‘WSJ Social’ Launch Leaves Some Underwhelmed

Enthusiasm lacking at party in honor of new product

Earlier this year, Facebook invited news outlets to create “Facebook editions,” applications that would put content from that outlet, be it CNN, The New York Times, or The Washington Post directly on the Facebook platform. The payoff for the users: no jumping back and forth between Facebook and the Web. The payoff for the businesses: increased presence and advertising opportunities on a platform where 750 million people spend their time.

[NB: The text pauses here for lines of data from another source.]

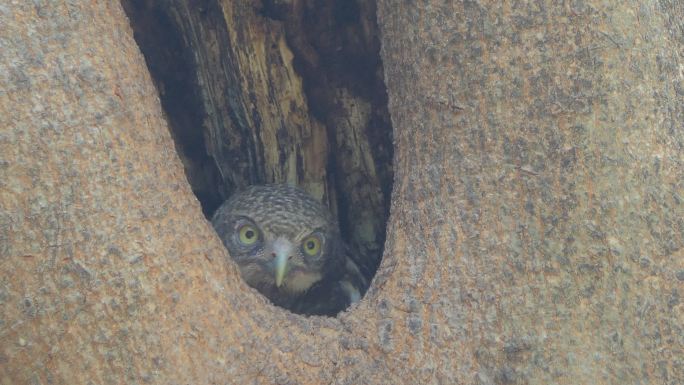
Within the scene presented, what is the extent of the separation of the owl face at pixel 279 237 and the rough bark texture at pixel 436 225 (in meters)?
1.48

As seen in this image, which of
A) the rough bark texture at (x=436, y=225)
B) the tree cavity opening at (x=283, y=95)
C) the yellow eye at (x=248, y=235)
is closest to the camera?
the rough bark texture at (x=436, y=225)

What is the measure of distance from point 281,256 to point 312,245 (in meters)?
0.26

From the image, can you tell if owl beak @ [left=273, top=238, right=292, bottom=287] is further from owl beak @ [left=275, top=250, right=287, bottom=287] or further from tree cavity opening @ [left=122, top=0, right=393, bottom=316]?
tree cavity opening @ [left=122, top=0, right=393, bottom=316]

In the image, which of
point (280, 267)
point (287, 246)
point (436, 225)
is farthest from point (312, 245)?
point (436, 225)

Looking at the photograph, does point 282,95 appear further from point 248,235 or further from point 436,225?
point 436,225

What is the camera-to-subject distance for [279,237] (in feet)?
13.3

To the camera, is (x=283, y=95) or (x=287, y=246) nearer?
(x=287, y=246)

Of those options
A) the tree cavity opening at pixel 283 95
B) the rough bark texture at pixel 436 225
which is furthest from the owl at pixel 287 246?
the rough bark texture at pixel 436 225

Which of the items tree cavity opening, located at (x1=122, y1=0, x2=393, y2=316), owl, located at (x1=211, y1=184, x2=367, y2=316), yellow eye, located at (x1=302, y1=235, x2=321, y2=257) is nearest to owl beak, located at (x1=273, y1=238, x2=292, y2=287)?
owl, located at (x1=211, y1=184, x2=367, y2=316)

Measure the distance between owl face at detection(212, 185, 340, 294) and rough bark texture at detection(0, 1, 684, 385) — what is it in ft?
4.87

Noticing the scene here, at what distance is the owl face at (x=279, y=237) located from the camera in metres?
4.04

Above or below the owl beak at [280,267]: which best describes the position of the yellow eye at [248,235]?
above

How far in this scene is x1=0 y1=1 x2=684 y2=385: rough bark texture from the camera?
211 centimetres

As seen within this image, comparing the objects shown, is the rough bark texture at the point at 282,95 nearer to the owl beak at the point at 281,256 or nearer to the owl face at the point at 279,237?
the owl face at the point at 279,237
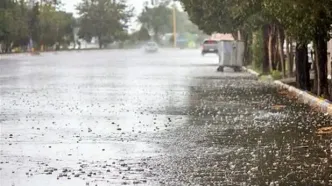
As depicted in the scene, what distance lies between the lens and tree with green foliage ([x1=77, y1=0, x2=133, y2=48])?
119m

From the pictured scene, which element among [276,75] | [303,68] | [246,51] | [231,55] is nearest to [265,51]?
Result: [231,55]

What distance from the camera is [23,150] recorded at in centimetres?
1149

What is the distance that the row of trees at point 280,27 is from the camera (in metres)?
17.9

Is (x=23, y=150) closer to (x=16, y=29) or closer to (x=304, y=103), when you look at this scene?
(x=304, y=103)

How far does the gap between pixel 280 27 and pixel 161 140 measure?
16268mm

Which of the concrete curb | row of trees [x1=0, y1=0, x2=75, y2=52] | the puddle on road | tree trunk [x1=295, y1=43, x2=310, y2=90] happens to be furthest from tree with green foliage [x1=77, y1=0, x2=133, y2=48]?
the puddle on road

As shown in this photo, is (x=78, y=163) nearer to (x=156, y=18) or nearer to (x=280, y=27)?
(x=280, y=27)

Now, independently of Facebook, The Wall Street Journal has launched a Facebook page called “WSJ Social,” which allows Facebook users to not only access WSJ content within Facebook but to organize and curate it there themselves, according to their interests. Users follow other editors and vie for “top editor” status, while the Journal earns revenue from the ads that appear on the Facebook page (they declined to say how much revenue they're anticipating).

“We wanted users to be the editors,” Maya Baratz, head of new products at the paper, said at the WSJ Social launch party on Monday night.

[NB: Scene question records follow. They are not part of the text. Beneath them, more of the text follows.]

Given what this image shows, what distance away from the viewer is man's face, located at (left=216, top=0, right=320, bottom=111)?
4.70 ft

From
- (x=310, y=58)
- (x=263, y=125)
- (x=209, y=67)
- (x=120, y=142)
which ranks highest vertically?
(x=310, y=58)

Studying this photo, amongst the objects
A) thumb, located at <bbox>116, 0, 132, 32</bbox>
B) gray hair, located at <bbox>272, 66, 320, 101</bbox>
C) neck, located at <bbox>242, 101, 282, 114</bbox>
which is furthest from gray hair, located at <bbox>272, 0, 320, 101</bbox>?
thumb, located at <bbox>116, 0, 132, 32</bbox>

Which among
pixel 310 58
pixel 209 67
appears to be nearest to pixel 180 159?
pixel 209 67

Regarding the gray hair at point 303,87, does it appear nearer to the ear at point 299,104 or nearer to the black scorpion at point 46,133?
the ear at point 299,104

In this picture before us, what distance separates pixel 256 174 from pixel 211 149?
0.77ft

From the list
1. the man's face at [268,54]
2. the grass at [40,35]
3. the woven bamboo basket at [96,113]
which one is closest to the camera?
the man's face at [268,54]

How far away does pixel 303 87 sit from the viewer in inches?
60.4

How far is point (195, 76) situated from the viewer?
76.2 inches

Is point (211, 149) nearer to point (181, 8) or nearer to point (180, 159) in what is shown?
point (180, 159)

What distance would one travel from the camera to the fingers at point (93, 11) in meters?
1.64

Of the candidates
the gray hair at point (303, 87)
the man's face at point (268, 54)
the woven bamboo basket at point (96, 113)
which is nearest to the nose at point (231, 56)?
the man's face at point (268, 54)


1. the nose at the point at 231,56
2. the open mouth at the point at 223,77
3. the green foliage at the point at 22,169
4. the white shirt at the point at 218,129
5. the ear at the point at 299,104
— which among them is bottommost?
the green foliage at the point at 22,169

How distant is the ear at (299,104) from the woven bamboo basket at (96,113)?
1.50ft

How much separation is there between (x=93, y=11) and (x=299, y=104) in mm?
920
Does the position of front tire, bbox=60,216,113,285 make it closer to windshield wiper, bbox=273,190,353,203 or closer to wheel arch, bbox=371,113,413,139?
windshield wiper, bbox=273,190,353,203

For all the fanfare and hors d’oeuvres that surrounded the launch, however, the new product is rather simple—it took Baratz and chief product officer Daniel Bernard all of a minute to introduce it. ("That's it?" more than one attendee exclaimed after the presentation.)

WSJ Social is sure to face challenges. For one, WSJ content will continue to live behind a paywall, an unfamiliar structure on the Facebook landscape. Dell, a sponsor, is providing free access to content on the WSJ Social page for one month, but there's little-to-no indication that an increased Facebook presence will help the paper break out of its demographic, which isn't a natural fit for this.

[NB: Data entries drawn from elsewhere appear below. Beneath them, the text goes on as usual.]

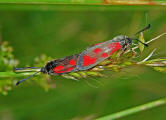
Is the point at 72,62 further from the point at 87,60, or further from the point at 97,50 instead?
the point at 97,50

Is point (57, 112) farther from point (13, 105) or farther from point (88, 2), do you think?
point (88, 2)

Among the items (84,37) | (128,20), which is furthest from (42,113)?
(128,20)

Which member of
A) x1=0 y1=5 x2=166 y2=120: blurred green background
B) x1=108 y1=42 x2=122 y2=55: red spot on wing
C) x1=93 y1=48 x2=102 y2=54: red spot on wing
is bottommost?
x1=0 y1=5 x2=166 y2=120: blurred green background

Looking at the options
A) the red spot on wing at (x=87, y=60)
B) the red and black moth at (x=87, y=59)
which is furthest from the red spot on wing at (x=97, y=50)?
the red spot on wing at (x=87, y=60)

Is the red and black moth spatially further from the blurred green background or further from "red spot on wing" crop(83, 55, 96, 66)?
the blurred green background

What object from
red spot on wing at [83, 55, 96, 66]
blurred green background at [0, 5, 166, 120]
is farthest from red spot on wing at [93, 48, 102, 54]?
blurred green background at [0, 5, 166, 120]

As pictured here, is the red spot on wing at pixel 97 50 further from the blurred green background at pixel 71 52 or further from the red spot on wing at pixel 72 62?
the blurred green background at pixel 71 52

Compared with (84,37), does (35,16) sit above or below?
above
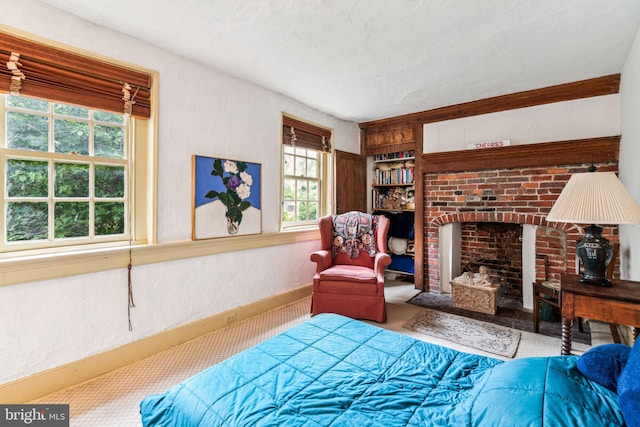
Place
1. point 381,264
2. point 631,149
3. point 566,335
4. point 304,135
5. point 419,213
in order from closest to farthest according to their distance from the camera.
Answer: point 566,335 < point 631,149 < point 381,264 < point 304,135 < point 419,213

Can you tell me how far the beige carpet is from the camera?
70.2 inches

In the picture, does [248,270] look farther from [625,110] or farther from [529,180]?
[625,110]

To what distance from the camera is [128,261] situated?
90.7 inches

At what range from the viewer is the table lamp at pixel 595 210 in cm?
166

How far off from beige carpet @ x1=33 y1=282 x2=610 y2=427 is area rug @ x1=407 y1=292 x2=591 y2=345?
17 cm

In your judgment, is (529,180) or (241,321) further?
(529,180)

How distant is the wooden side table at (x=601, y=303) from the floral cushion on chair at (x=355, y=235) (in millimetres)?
1954

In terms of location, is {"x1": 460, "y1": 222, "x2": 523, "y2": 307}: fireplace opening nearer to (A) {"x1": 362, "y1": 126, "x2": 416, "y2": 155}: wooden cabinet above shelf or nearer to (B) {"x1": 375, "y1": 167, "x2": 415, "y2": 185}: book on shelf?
(B) {"x1": 375, "y1": 167, "x2": 415, "y2": 185}: book on shelf

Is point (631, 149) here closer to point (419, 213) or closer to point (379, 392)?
point (419, 213)

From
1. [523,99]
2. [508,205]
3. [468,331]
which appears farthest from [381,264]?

Equally unfamiliar to the brave new world of content sharing is the idea of having a Facebook page with content limited to one news source. Facebook thrives on users’ ability to pull content from all around the Web and link back to it.

Baratz and Bernard don’t really have answers for that, saying only that the product is still in beta and they’re looking forward to tweaking and adapting it as time goes on. The big advantage of WSJ Social, they say, is that users no longer need to bounce back and forth from Facebook and the WSJ site.

Time will tell whether or not that’s a strong enough selling point.